There are routines to add offsets to long pointers, copy memory between
long pointers and routines to return data addressed by long pointers. A
complete list of these functions is included in Table I. In this table,
the file in which the function is located is mentioned also.
-------------------------- Table I. ----------------------------
file: lsup.c (some C support routines)
lassign(dest,source) assign long pointers
llstrcpy(dest,source) long string copy
lprint(lptr) debugging routine for printling LPTR's
file: llint.asm (Aztec C dependent support routines)
flptr(lptr,sptr) form a long pointer from a normal short
C (ds relative) pointer.
lchr(lptr) return character addressed by long pointer.

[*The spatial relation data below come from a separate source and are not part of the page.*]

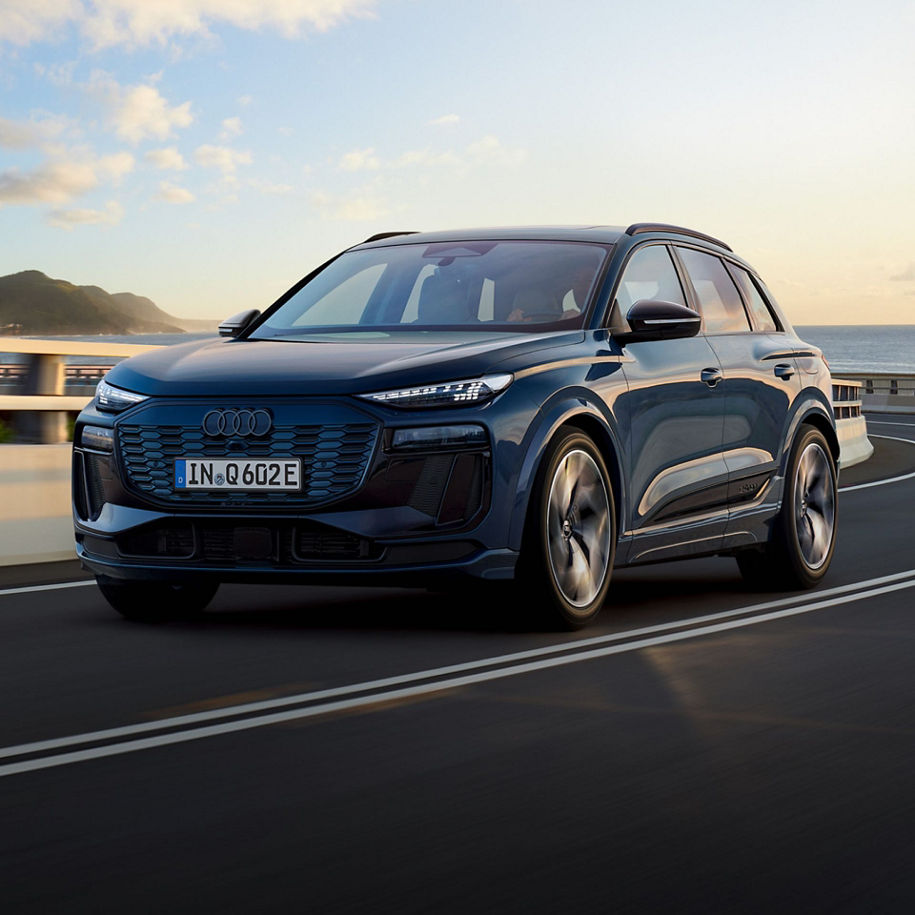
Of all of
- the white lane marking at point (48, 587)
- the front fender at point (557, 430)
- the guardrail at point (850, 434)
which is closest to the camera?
the front fender at point (557, 430)

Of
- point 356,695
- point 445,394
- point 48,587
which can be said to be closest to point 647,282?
point 445,394

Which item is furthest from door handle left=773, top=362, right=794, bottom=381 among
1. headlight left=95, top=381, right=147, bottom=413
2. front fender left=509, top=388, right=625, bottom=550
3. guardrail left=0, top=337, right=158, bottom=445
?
guardrail left=0, top=337, right=158, bottom=445

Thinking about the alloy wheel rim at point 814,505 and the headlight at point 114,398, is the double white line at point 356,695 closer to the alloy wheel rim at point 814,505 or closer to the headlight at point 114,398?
the alloy wheel rim at point 814,505

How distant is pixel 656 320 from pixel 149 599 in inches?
103

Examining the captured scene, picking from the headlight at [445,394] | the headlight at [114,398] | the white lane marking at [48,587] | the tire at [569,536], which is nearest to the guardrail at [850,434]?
the white lane marking at [48,587]

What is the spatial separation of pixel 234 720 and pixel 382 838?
1.54 m

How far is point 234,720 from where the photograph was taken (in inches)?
226

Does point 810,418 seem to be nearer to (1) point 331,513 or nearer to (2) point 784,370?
(2) point 784,370

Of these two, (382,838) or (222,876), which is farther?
(382,838)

lint(lptr) returns int/unsigned addressed by long ptr.
l_stchr(lptr,chr) stores char at location lptr.
l_stint(lptr,intgr) stores int at location lptr.

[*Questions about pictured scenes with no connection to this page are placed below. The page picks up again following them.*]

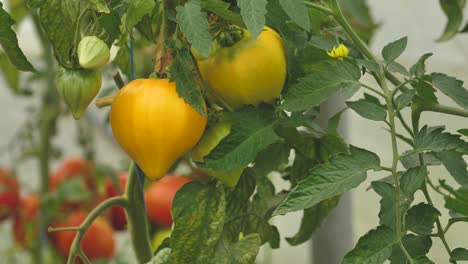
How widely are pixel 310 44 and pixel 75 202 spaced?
891mm

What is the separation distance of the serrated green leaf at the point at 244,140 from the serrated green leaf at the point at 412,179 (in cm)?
9

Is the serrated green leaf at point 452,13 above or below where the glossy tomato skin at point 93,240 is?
above

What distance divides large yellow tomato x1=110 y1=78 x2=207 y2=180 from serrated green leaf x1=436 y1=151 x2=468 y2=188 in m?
0.17

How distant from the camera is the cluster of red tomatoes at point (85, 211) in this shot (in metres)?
1.31

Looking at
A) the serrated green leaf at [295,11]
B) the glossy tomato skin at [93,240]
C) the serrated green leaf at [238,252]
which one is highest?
the serrated green leaf at [295,11]

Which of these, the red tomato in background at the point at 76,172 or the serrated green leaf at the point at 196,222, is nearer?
the serrated green leaf at the point at 196,222

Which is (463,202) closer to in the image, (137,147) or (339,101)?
(137,147)

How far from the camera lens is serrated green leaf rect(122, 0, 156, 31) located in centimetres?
58

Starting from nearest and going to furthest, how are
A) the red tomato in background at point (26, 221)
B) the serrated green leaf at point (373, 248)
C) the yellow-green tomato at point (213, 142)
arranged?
the serrated green leaf at point (373, 248) → the yellow-green tomato at point (213, 142) → the red tomato in background at point (26, 221)

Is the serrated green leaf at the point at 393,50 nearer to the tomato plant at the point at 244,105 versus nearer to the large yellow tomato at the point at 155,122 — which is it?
the tomato plant at the point at 244,105

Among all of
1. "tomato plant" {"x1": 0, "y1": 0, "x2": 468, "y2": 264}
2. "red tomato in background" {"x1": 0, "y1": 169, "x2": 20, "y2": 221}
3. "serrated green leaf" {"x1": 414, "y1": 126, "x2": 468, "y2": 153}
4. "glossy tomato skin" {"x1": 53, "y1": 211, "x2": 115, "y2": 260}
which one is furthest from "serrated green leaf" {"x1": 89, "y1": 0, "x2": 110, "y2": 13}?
"red tomato in background" {"x1": 0, "y1": 169, "x2": 20, "y2": 221}

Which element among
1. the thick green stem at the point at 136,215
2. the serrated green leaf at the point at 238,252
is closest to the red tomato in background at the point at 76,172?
the thick green stem at the point at 136,215

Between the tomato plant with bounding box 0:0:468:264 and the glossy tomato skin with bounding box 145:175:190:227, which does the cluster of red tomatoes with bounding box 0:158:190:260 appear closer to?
the glossy tomato skin with bounding box 145:175:190:227

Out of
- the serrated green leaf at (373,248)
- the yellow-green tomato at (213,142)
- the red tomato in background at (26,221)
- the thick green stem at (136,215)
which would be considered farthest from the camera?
the red tomato in background at (26,221)
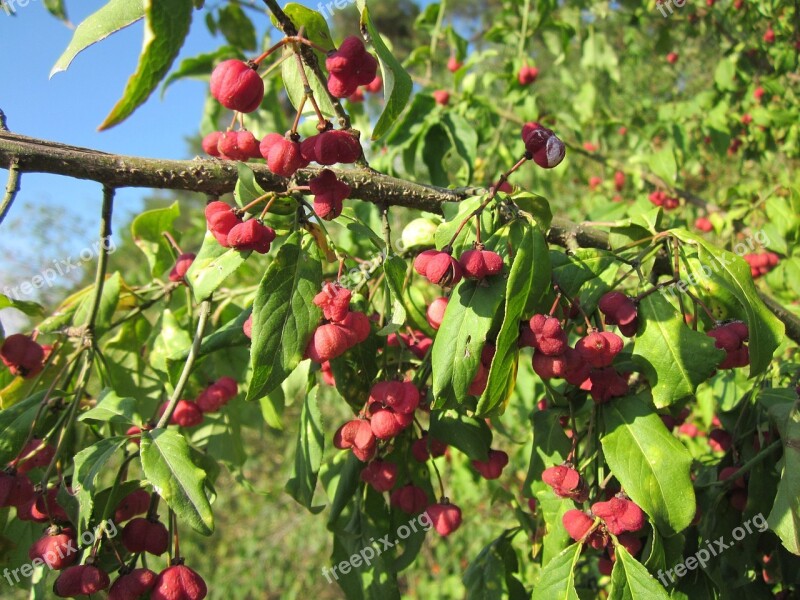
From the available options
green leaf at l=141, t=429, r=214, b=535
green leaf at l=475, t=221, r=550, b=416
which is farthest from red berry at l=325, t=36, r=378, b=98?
green leaf at l=141, t=429, r=214, b=535

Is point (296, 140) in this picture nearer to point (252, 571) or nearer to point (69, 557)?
point (69, 557)

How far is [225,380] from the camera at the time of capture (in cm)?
164

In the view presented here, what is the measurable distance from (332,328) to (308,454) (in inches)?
16.3

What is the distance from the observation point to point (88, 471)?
3.62ft

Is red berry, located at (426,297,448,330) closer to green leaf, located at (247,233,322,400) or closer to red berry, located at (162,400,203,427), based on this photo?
green leaf, located at (247,233,322,400)

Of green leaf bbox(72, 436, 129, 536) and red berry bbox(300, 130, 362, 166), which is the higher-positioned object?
red berry bbox(300, 130, 362, 166)

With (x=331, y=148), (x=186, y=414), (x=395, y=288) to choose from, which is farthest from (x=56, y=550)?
(x=331, y=148)

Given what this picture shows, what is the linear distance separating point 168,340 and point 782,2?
3795 millimetres

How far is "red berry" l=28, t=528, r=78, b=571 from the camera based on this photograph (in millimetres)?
1162

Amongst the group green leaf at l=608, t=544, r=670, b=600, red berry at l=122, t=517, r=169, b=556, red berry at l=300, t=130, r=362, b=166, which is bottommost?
green leaf at l=608, t=544, r=670, b=600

lload(dest,lptr,len) general purpose copy to short pointer
area (ds relative) from long pointer area
lstor(lptr,src,len) reverse if lload()
linc(lptr) increment long pointer
ldec(lptr) decrement long pointer
ladd(lptr,offset) add unsigned offset to lptr
lsub(lptr,offset) subtract unsigned offset from lptr
lsum(lptr,offset) add signed offset to lptr
lcopy(dest,src,len) general purpose long to long copy
(can copy up to 1024k of memory)
file: llsup.asm (compiler independent functions)
linc increment a long pointer
ldec decrement a long pointer
ladd add an unsigned offset to a long pointer
lsub sub an unsigned offset from a long ptr.
lsum add a signed offset to a long pointer
lcopy general copy routine.
---------------------- End of Table I. ------------------------
.cp 3
An Example
One useful application of long pointers under MS-DOS 2.0 involves
accessing a program's environment block. The environment block is a Unix-
like set of environment variables and values. This is normally used to
affect some particular aspects of program execution. Specifics about the
enviroment address are included in Inset I. Interested readers should also
refer to the DOS 2.0 users manual for more details.
-------------------------- Inset I. ----------------------------
Environment Block Address
C compilers under MS-DOS normally produce .EXE files. For .EXE
files, a program segment prefix is created by DOS 2.0 and higher. The
segment address of this prefix is es:0 when the user program begins. At
offset 002cH from this address is stored the segment address of the
environment table. Only a segment is stored: the offset from the segment
is again zero. Thus, the contents of es:2ch is the address of the
environment block.
Normally, C compilers have a maintenance routine which is given
control at the start of program execution. For Aztec C86, this routine is
called $begin and is located in the calldos.asm module included with the
compiler. The user must define an external variable in calldos.asm for the
benefit of env.c, in order for the segment address to be accessible as a
long pointer. The procedure for this operation is detailed in the comments
included in Listing VI. (env.c)
Allocation of Memory
If a C program intends to use DOS memory allocation in cojunction
with the long pointers, it must also be sure to shrink it's memory
allocation using the MS-DOS SETBLOCK function. This is normally done in
the initial maintenance routine of the C runtime system. For Aztec C this
must be done in $begin.
---------------------- End of Inset I. ------------------------
The example program env.c reads the environment block and displays the
contents of the whole block on the console. In effect, it provides the
same listing feature as the MS-DOS SET command.
Conclusion
In this column, I have discussed various aspects of memory models for
8086 C compilers. I have included a set of C and assembly language
functions which support long pointers under a small memory model
environment. With this package, users can enjoy the best of both worlds:
access to arbitrary amounts/locations of memory, while retaining the
efficiency of short pointers for regular code and pointer operations. For
compilers which only support the small model, this package allows access to
features which were previously off-limits to 8086 C programmers.